Professional video equipment should be used whenever possible.  Video shot with a smartphone is generally not acceptable, unless there is a reason particular to that specific video.  In most cases, videos should be shot in 1920x1080 high definition video or better.


If the video has a spoken word or targeted audio element, a professional microphone (separate from the onboard camera mic) must be used in order to maximize the sound quality.  If you are conducting an interview, it is best to use a quiet location where extraneous noise will be at a minimum.  It is important to monitor audio with headphones so that crackling and interference can be detected during sound recording.


Supplemental footage created to cover parts of the main video track is called b-roll.  The purpose of this extra footage is to aid storytelling or to partially cover sound bites that might be too long.  Good b-roll will make your video more compelling and visually interesting.  Whether you’re using original video or photo elements, make sure that the quality is consistent and on-brand. 

Video should, almost always, be shot using a camera that is firmly secured on a tripod.  Shaky shots look unprofessional and can distract from the overall message of a piece.  If a handheld shot is completely necessary for movement, use a stabilizer to give it a more fluid look.

A lot of video and DSL cameras come equipped with a zoom lens.  It’s not advised to attempt a zoom while the camera is recording, especially if it only zooms manually.  You will likely end up with a distracting and shaky, off-brand shot.    

When shooting video, you must keep in mind that you (or someone else) is going to have to edit it later.  It’s always useful to hold shots for no less than 6 or 7 seconds in order to have enough of a single clip to edit from.  It’s also a good idea to shoot more video than you actually think that you will need to complete the video.  Doing this will leave you with a wealth of shots to choose from.

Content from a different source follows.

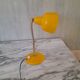 BEDSIDE LAMP 60s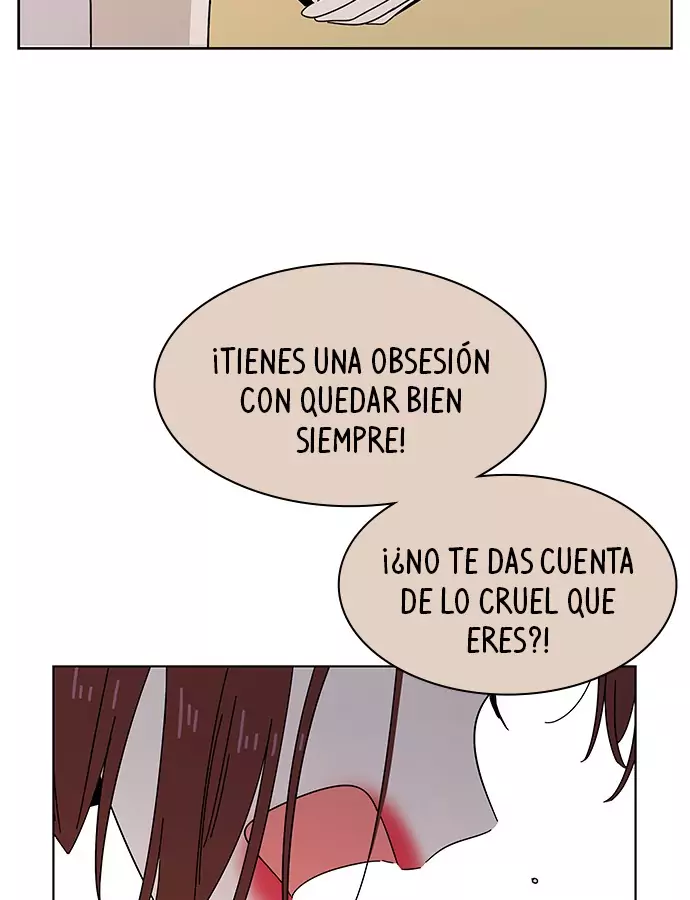 Read Seasons of Blossom (ES) Manga Online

Your shots are going to visually tell the story of what your subject is describing.  One way to make your b-roll more interesting is to get shots from various distances and angles.  A combination of the following three types of shots create diversity in the frame and will keep the viewer more engaged. 

  • Wide shots are used to establish a scene and are shot further away from the subject to document them in their surroundings.   
  • Medium shots are more specific, but still give the environment and subject equal screen presence.
  • Tight shots (also called close up shots) are utilized to emphasize details of the subject and are shot at a really close distance.


It’s important to shoot video with the same type of branding techniques that one would use for still photography.  Shoot with a shallow depth of field, using vibrant colors and sharp contrast.  In most instances your subjects should not be camera aware.  This means that you should catch candid shots of your subjects while they are engaged in activity and not gesturing directly to the camera.  Subjects being interviewed should look just to the side of the camera and not directly into the lens.